A usina hidroelétrica PCH Pirapora, subsidiária da Empresa Metropolitana de Águas e Energia S.A. (Emae) do governo estadual, atingiu no mês de março de 2021, cerca de 19,40 megawatts, maior índice desde o início da operação da usina, em dezembro de 2014. Instalada em Pirapora do Bom Jesus, no rio Tietê a informação foi divulgada no dia 28 de abril, no site da companhia.
O recorde anterior de produção de energia, havia sido de 19,39 megawatts, foi registrado em dezembro de 2015, após um ano de operação do empreendimento.
Devido ao contato com a Região Metropolitana de São Paulo, a PCH Pirapora acaba recebendo lixo que cai nos rios Tiête e Pinheiros, ainda na capital, ainda na capital paulista, que descem em sentido interior em efeito cascata. Os detritos percorrem, ainda, outras duas usinas localizadas na região: Rasgão, também em Pirapora do Bom Jesus, e Porto Góes, na cidade de Salto. Os materiais, quando chegam em grande quantidade, entopem as grades da usina, podendo diminuir a operacionalidade dos equipamentos e causar interrupções na geração de energia.

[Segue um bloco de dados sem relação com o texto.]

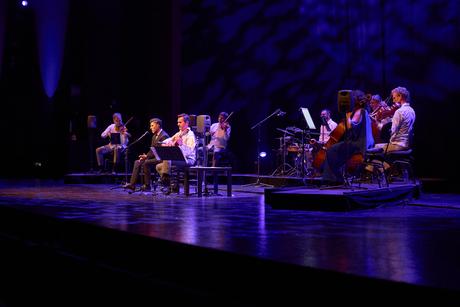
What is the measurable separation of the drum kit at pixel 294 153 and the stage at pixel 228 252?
344 centimetres

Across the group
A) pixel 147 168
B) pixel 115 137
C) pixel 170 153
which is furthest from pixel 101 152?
pixel 170 153

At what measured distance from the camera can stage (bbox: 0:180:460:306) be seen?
2771 millimetres

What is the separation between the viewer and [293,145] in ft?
32.6

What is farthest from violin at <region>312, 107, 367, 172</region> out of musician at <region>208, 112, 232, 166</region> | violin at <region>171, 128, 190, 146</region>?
musician at <region>208, 112, 232, 166</region>

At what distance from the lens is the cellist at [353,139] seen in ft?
19.2

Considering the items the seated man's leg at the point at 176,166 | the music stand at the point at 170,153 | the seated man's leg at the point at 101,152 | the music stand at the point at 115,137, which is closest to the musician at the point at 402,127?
the music stand at the point at 170,153

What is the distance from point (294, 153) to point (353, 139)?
14.8 ft

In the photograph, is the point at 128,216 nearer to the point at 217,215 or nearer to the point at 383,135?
the point at 217,215

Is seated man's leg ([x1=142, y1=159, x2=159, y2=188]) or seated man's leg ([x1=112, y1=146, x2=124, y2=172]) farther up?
seated man's leg ([x1=112, y1=146, x2=124, y2=172])

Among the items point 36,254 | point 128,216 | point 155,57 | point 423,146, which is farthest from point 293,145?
point 36,254

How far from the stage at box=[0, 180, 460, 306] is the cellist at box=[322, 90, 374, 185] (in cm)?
59

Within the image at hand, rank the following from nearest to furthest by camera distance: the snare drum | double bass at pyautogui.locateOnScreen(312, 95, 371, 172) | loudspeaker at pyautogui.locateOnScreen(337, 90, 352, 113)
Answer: loudspeaker at pyautogui.locateOnScreen(337, 90, 352, 113) → double bass at pyautogui.locateOnScreen(312, 95, 371, 172) → the snare drum

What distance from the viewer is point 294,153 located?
10406mm

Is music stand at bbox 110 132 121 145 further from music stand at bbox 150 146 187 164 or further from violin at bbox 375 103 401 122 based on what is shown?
violin at bbox 375 103 401 122
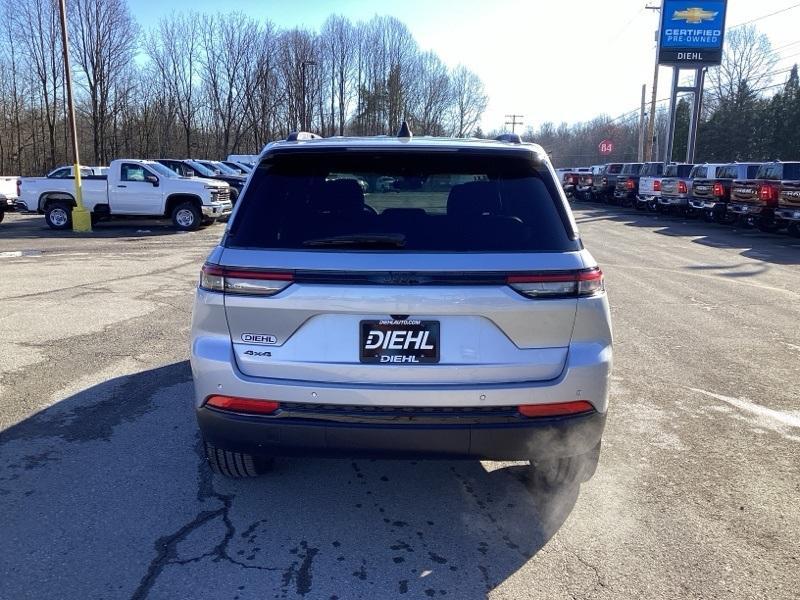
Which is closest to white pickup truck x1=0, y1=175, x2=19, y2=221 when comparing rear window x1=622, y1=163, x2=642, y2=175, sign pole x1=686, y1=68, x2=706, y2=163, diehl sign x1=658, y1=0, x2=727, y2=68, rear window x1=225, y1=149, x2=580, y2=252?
rear window x1=225, y1=149, x2=580, y2=252

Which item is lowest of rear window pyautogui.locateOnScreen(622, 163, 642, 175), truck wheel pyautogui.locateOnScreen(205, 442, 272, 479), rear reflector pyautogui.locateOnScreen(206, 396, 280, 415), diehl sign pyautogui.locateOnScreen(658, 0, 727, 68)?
truck wheel pyautogui.locateOnScreen(205, 442, 272, 479)

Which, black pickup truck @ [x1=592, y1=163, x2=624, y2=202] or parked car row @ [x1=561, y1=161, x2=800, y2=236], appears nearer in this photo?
parked car row @ [x1=561, y1=161, x2=800, y2=236]

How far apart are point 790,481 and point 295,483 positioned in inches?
116

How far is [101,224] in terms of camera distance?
21.6m

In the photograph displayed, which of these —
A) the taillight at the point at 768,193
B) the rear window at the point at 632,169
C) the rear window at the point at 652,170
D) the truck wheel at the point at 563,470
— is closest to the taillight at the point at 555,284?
the truck wheel at the point at 563,470

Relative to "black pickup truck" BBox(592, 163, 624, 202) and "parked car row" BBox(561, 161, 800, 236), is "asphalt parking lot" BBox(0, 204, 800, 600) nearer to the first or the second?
"parked car row" BBox(561, 161, 800, 236)

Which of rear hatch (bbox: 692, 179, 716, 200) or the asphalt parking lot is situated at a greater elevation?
rear hatch (bbox: 692, 179, 716, 200)

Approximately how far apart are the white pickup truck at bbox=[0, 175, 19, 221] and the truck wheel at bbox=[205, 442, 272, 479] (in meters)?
19.5

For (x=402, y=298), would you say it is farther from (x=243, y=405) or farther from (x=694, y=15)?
→ (x=694, y=15)

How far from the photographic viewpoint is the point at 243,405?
293 centimetres

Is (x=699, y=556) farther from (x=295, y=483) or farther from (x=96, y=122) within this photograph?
(x=96, y=122)

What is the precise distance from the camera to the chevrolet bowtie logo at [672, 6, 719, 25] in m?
34.8

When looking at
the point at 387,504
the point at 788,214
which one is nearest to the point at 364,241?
the point at 387,504

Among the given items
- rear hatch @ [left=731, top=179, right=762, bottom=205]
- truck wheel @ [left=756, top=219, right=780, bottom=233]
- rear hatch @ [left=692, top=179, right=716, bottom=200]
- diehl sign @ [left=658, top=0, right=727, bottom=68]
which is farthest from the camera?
diehl sign @ [left=658, top=0, right=727, bottom=68]
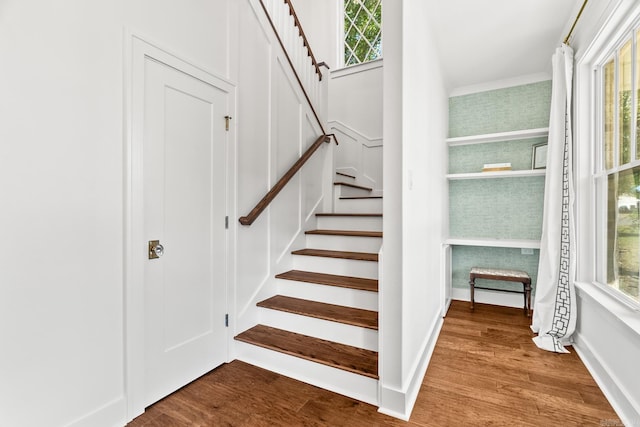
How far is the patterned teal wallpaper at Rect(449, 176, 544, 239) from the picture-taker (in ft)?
10.8

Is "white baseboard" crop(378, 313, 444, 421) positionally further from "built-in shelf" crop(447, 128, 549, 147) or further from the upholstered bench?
"built-in shelf" crop(447, 128, 549, 147)

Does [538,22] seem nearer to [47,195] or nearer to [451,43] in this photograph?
[451,43]

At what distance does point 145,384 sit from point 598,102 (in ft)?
11.8

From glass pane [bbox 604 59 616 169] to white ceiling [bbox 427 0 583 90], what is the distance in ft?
1.67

Segundo a Emae, entre os principais fatores para que o local atingisse esse índice de geração de energia é foi por meio da retirada de lixo que chega às grades da usina. Somente de janeiro a março deste ano, a empresa removeu fora 683,81 toneladas de lixo, a um custo de R$ 954,1 mil. Outro fator que contribuiu para o atingimento dessa marca foi o investimento em manutenção para evitar paradas na operação da usina.
“Investimos em inovação e nas manutenções preventivas e corretivas dos equipamentos, em um trabalho minucioso que envolve toda a equipe da empresa”, explica Marcio Rea, diretor-presidente da Emae.”Por causa dos altos índices de poluição, as máquinas sofrem danos e precisam passar por reparos constantes e aproveitamos esses momentos para introduzir melhorias nos equipamentos e metodologias de trabalho”, conclui.
Além disso, para a melhoria da produção de energia outros testes com equipamentos para retenção vêm sendo feitos no local para evitar que os resíduos cheguem aos equipamentos da PCH. “Chegamos a uma boa metodologia de trabalho, que é separar esse lixo com a ajuda de equipamentos e levá-lo para a margem. O próximo passo é fazer a retirada desses resíduos. Quando isso for viabilizado, o detrito que chega na grade vai diminuir bastante” confirma Itamar Rodrigues, diretor de geração.
Para Marcio, Pirapora se tornou um campo de testes. “Estamos desenvolvendo soluções criativas. O que funcionar aqui será replicado para outras usinas da empresa, contribuindo para melhorar o resultado de cada uma delas”, afirma o diretor-presidente da EMAE.”Estamos caminhando para encontrar as melhores soluções para retirada de lixo. Devemos estender essas novas tecnologias para as outras usinas do Médio Tietê”, complementa Itamar.